In State v. Hazlett, 205 Ariz. 523 (2003), the first division of Court of Appeals of Arizona found A.R.S. 13-3556 to be unconstitutional under the U.S. Supreme Court ruling in Ashcroft v. Free Speech Coalition, 535 U.S. 234, (2002).

However, the statute remains on the books and codified in state criminal jury instructions. This perhaps leaves open the question of whether or not Zuck will be able to appeal the conviction based on inclusion of the permissible inference instruction.

In State v. Bauer (2016), defendant Bauer appealed his conviction, similar to Zuck’s, on grounds that the prosecution did not prove that children in photographs he possessed were actual minors and that the permissible inference instruction was used in the jury’s determination of guilt.

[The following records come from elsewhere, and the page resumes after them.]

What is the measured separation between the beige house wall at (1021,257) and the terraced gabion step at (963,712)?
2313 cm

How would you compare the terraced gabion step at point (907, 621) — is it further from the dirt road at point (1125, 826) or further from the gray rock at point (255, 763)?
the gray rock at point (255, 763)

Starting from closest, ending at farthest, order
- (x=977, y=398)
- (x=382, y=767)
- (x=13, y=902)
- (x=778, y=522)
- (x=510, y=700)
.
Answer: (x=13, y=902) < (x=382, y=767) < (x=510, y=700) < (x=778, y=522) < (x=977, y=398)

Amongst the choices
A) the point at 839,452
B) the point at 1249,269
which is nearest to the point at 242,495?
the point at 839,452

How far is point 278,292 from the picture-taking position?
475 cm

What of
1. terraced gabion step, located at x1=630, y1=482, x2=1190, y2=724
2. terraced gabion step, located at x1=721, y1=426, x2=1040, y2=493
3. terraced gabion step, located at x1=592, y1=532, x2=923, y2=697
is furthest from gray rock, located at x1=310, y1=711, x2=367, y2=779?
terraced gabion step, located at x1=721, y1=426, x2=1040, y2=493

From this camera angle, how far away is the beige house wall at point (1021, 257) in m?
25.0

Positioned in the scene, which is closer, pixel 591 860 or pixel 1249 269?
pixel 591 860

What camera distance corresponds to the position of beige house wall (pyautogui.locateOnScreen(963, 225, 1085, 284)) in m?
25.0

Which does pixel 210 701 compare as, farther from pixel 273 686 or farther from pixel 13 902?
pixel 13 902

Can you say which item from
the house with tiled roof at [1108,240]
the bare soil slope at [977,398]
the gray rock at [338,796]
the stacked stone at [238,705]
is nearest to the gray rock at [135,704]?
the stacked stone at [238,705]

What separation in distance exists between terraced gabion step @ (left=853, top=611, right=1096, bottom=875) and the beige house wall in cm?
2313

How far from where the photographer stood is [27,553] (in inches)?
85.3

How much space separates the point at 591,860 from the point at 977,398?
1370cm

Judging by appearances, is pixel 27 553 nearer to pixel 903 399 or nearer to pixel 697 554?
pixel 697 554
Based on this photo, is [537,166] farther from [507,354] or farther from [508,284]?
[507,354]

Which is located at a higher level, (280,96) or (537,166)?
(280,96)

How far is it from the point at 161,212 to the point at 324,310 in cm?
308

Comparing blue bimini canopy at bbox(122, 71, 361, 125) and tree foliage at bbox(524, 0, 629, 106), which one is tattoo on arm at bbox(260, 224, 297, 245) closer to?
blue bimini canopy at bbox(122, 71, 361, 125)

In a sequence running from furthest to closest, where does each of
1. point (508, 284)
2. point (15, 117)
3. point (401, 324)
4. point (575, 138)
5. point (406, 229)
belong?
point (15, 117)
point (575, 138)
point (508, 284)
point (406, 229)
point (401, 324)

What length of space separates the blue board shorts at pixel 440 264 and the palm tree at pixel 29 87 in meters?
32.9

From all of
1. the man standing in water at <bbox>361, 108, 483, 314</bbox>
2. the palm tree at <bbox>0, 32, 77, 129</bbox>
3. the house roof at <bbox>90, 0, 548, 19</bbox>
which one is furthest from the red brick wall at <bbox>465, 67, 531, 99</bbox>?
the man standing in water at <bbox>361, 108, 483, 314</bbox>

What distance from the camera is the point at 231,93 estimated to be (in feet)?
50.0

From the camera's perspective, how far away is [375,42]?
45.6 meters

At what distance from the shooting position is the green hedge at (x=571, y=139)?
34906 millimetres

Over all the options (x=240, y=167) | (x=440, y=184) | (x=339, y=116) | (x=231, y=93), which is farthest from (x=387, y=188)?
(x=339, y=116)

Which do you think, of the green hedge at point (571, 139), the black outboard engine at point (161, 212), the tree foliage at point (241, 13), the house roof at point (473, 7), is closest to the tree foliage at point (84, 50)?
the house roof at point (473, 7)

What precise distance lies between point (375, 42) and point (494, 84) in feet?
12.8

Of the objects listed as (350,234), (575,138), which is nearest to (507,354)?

The second division of Court of Appeals of Arizona found that Bauer’s defense had not objected to the permissible inference at trial, so the appellate court reviewed the question “solely for fundamental error.”

The appellate court also found that in Bauer’s trial, the state’s expert, “testified at length and specifically about the ages of the children depicted based on their sexual development,” and Bauer himself agreed the photos he was charged with possessing were “obviously children.”

In contrast, at Zuck’s trial, the defense did raise an objection to the permissible inference instruction.  And the prosecution did not use a medical expert to testify as to the age of the children in the images and videos, but rather relied on the jury to draw their own inference with their own eyes. Also, Detective Barry testified he has special training in identifying minor female bodies.

Do these circumstances make this case ripe for appeal? Time will tell, and Tucson Del Sur News will continue to cover this case until it reaches its final conclusion.